* **Extrait**
Après avoir déclaré sur place, en décembre, que ses troupes défendraient cette ville du Donbass “aussi longtemps que possible”, le ton a-t-il changé, à mesure que les Russes avancent dans leur encerclement ? Pour l’approvisionner et en sortir côté ukrainien, “il ne reste plus qu’une seule route”, a déclaré le patron du groupe paramilitaire Wagner, Evguéni Prigojine, dans une vidéo publiée sur Telegram par son service de presse vendredi.
Des assauts d’infanterie
Si les forces russes tentent de percer en d’autres points de la ligne de front du Donbass, dans les régions de Koupiansk et de Voulhedar notamment, Bakhmout est devenue le lieu symbolique d’une lutte acharnée pour le contrôle du Donbass. En première ligne face à l’armée ukrainienne, les mercenaires de Wagner dont la vie importe moins, pour leur commandement, que celle des soldats des forces régulières. “La Russie ne compte pas du tout ses hommes, elle les envoie constamment à l’assaut de nos positions”, n’a pu que constater, mardi soir, Volodymyr Zelensky.

* **Jeu de données**
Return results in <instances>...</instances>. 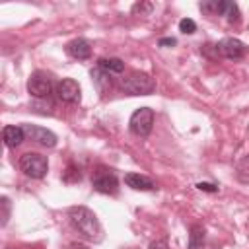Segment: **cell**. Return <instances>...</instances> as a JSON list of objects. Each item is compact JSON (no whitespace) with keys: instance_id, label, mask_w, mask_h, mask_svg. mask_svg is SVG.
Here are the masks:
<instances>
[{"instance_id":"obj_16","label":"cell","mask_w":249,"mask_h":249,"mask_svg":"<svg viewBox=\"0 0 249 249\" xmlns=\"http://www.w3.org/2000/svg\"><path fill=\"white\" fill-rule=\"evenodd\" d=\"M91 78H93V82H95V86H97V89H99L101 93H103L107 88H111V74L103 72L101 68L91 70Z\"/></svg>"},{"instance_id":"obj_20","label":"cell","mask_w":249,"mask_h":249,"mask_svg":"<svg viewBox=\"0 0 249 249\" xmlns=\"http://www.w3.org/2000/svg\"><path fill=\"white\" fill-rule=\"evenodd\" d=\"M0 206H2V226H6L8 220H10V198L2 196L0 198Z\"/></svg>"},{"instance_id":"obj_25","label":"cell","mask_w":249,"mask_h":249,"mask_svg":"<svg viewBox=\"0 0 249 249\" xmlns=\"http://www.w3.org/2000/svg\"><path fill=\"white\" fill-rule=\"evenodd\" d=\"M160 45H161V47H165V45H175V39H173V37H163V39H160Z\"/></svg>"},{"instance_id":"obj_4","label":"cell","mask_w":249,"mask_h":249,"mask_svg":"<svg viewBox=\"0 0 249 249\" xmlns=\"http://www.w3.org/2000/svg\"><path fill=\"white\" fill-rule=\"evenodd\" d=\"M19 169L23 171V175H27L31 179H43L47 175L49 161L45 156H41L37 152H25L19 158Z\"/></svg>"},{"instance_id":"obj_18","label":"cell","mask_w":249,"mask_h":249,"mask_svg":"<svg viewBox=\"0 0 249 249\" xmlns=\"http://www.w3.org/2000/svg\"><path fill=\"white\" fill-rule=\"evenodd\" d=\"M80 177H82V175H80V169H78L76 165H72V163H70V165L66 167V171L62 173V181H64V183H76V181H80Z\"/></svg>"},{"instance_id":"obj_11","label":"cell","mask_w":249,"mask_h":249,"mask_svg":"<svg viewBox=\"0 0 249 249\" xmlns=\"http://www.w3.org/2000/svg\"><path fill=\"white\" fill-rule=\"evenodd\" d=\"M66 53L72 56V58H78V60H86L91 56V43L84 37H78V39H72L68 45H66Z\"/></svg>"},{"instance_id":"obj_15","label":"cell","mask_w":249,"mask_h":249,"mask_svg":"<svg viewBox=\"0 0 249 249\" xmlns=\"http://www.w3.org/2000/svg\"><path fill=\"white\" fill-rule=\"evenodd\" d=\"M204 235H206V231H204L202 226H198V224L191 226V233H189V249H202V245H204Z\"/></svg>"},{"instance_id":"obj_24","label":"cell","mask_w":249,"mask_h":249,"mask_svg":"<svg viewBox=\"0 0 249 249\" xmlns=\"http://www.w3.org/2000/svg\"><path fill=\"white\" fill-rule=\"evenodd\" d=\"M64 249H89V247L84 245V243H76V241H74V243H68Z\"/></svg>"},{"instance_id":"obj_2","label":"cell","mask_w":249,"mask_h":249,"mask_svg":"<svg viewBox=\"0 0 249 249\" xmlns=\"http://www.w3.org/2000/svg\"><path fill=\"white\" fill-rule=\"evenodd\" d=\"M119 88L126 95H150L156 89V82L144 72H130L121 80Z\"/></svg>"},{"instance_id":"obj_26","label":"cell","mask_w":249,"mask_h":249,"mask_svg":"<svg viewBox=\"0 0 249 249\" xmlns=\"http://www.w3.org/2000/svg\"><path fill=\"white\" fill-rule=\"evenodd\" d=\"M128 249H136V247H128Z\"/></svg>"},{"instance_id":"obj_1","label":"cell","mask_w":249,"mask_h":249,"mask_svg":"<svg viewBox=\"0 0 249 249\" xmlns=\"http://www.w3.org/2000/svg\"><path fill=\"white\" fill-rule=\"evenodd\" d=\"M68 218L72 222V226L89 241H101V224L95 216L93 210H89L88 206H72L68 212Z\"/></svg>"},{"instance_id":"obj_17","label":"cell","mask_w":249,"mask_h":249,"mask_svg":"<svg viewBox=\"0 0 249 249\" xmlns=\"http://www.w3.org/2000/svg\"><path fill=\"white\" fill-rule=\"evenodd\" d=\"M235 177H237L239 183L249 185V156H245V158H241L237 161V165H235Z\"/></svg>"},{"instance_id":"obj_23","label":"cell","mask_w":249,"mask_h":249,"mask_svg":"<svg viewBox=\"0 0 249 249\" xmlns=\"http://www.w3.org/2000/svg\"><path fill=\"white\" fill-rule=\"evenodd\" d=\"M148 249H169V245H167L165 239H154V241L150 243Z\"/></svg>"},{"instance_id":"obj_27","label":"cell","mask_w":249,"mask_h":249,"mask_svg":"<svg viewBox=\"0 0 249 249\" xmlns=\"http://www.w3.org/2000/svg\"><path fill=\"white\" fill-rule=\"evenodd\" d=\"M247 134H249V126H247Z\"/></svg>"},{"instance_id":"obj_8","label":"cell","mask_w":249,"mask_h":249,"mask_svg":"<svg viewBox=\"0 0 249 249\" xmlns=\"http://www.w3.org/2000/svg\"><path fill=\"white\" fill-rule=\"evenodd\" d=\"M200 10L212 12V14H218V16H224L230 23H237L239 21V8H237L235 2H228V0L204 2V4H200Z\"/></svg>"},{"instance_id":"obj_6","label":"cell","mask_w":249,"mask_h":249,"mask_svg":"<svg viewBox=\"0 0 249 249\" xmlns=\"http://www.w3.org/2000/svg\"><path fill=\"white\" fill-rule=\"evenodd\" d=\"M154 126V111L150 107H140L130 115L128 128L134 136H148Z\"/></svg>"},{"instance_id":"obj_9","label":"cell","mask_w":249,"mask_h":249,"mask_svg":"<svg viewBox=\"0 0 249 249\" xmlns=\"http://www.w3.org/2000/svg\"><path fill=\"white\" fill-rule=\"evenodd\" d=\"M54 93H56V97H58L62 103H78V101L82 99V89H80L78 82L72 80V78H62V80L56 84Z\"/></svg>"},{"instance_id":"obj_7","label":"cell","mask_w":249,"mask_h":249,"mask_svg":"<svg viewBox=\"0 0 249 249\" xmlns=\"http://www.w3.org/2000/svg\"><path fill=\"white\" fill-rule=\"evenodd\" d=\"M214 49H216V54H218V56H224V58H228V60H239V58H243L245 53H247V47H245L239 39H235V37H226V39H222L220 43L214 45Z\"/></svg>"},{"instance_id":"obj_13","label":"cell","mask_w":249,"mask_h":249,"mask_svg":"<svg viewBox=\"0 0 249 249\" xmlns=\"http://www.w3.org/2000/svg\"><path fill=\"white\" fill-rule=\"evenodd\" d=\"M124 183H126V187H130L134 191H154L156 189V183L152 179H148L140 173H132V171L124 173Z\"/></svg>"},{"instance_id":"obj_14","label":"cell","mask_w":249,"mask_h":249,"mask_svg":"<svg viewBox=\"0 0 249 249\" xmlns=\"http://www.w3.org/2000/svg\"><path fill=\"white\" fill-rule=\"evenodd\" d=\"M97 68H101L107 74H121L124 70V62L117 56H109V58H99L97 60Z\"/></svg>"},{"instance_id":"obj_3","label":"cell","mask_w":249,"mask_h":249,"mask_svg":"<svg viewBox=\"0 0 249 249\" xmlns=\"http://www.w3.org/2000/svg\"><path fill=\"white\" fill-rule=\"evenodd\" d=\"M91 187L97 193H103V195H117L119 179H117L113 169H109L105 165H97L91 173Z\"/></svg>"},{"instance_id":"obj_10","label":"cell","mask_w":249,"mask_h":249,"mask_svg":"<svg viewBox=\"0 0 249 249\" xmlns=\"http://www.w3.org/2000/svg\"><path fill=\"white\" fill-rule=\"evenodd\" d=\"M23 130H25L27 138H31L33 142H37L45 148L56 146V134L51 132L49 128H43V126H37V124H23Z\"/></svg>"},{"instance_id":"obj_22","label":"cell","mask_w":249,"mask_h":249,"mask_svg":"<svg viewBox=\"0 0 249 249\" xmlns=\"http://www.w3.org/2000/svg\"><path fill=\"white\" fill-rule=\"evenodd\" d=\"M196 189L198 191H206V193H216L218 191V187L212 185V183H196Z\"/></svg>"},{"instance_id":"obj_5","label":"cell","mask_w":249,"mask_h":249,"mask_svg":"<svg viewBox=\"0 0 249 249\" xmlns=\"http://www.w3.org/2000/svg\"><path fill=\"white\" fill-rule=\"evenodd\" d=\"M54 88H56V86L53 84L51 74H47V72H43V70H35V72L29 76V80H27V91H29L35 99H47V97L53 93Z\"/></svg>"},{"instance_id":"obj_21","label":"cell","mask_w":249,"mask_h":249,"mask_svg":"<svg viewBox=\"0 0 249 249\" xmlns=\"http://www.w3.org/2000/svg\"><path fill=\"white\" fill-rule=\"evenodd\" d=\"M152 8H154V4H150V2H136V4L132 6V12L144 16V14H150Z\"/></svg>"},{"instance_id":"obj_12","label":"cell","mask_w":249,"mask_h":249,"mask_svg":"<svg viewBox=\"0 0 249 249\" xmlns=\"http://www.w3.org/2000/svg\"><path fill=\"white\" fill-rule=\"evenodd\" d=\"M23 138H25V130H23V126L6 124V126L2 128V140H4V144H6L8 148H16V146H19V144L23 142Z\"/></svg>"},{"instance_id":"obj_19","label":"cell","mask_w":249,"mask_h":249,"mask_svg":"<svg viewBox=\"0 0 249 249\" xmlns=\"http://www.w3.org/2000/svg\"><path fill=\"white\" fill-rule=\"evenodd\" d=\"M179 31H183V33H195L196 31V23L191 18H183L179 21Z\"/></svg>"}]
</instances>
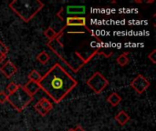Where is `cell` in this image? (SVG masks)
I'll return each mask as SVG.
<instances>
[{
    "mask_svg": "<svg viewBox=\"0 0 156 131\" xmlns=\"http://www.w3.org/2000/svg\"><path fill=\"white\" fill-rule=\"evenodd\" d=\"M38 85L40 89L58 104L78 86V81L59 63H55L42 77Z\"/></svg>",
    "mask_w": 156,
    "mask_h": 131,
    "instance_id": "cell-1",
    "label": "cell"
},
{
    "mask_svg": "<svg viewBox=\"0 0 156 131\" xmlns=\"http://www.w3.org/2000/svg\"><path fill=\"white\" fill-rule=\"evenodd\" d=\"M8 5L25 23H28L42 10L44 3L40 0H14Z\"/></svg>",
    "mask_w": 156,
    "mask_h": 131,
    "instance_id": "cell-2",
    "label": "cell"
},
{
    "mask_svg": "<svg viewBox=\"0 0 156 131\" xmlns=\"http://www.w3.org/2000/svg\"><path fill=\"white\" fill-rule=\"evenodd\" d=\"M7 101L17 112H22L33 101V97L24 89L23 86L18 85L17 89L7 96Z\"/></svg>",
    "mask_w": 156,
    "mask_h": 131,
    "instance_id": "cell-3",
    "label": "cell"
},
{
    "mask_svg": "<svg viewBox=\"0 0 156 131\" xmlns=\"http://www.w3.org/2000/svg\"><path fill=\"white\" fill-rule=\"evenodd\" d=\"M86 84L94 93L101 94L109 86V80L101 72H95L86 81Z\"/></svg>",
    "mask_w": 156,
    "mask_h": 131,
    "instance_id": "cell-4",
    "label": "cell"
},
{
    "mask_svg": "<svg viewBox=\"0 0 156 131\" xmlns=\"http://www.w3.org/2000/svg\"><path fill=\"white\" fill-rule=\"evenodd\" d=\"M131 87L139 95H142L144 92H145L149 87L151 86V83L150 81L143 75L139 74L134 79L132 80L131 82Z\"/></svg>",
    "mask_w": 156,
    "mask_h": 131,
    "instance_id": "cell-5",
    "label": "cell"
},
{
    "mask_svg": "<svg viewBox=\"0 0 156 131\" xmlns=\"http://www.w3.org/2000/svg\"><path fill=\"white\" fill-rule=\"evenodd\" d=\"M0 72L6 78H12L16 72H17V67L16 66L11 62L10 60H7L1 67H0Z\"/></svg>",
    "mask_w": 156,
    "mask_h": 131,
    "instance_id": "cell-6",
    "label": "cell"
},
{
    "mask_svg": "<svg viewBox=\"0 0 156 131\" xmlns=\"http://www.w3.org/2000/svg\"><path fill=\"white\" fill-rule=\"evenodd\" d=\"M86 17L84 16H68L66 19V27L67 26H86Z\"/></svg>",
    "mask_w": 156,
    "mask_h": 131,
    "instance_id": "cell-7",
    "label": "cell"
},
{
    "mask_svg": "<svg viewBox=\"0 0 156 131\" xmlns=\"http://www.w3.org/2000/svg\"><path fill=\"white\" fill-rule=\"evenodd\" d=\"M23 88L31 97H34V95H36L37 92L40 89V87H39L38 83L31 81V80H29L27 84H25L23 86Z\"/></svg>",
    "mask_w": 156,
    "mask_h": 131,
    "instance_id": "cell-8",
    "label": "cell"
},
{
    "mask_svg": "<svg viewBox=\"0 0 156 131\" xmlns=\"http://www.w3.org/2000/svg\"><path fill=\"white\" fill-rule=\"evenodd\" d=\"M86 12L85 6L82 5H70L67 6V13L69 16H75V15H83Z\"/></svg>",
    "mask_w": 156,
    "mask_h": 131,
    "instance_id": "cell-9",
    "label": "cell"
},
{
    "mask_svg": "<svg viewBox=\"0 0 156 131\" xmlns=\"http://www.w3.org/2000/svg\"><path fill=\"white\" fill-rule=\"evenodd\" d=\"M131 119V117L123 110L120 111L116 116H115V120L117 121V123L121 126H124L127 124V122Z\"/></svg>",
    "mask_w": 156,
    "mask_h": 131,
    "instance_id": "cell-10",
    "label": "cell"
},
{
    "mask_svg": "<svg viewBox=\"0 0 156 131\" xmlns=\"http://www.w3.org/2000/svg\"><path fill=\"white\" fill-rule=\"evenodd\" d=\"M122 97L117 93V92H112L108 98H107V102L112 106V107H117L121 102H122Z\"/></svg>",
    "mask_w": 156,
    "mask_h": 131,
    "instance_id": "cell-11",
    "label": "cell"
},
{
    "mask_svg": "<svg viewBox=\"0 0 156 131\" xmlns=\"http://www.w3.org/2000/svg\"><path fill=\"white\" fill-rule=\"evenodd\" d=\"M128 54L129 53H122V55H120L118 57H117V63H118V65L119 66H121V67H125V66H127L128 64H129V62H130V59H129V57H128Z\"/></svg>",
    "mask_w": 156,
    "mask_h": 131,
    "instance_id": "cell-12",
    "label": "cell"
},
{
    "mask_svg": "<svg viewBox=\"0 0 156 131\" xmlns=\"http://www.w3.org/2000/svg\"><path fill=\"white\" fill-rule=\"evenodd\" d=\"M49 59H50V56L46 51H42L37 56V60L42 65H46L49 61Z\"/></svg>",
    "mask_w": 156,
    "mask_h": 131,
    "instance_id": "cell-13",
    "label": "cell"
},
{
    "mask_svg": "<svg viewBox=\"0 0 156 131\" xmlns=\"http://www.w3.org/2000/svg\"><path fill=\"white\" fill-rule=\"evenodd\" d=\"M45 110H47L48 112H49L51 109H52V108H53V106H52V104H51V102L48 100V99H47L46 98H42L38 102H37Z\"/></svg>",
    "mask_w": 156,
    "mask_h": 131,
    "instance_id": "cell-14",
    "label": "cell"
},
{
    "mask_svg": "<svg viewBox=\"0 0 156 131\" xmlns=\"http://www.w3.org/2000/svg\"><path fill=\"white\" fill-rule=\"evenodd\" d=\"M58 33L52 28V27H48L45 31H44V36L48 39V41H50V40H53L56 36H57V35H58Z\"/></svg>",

* **Consigne**
Répondez à ces questions d'après l'extrait sur Bakhmout :
1. Selon le patron du groupe Wagner, combien de routes restent pour approvisionner la ville et en sortir côté ukrainien ?
2. Dans quelles régions du Donbass les forces russes tentent-elles aussi de percer ?
3. Quand Volodymyr Zelensky a-t-il fait son constat sur les hommes envoyés à l'assaut ?

* **Corrigé**
1. Il ne reste plus qu'une seule route.
2. Notamment dans les régions de Koupiansk et de Voulhedar.
3. Mardi soir.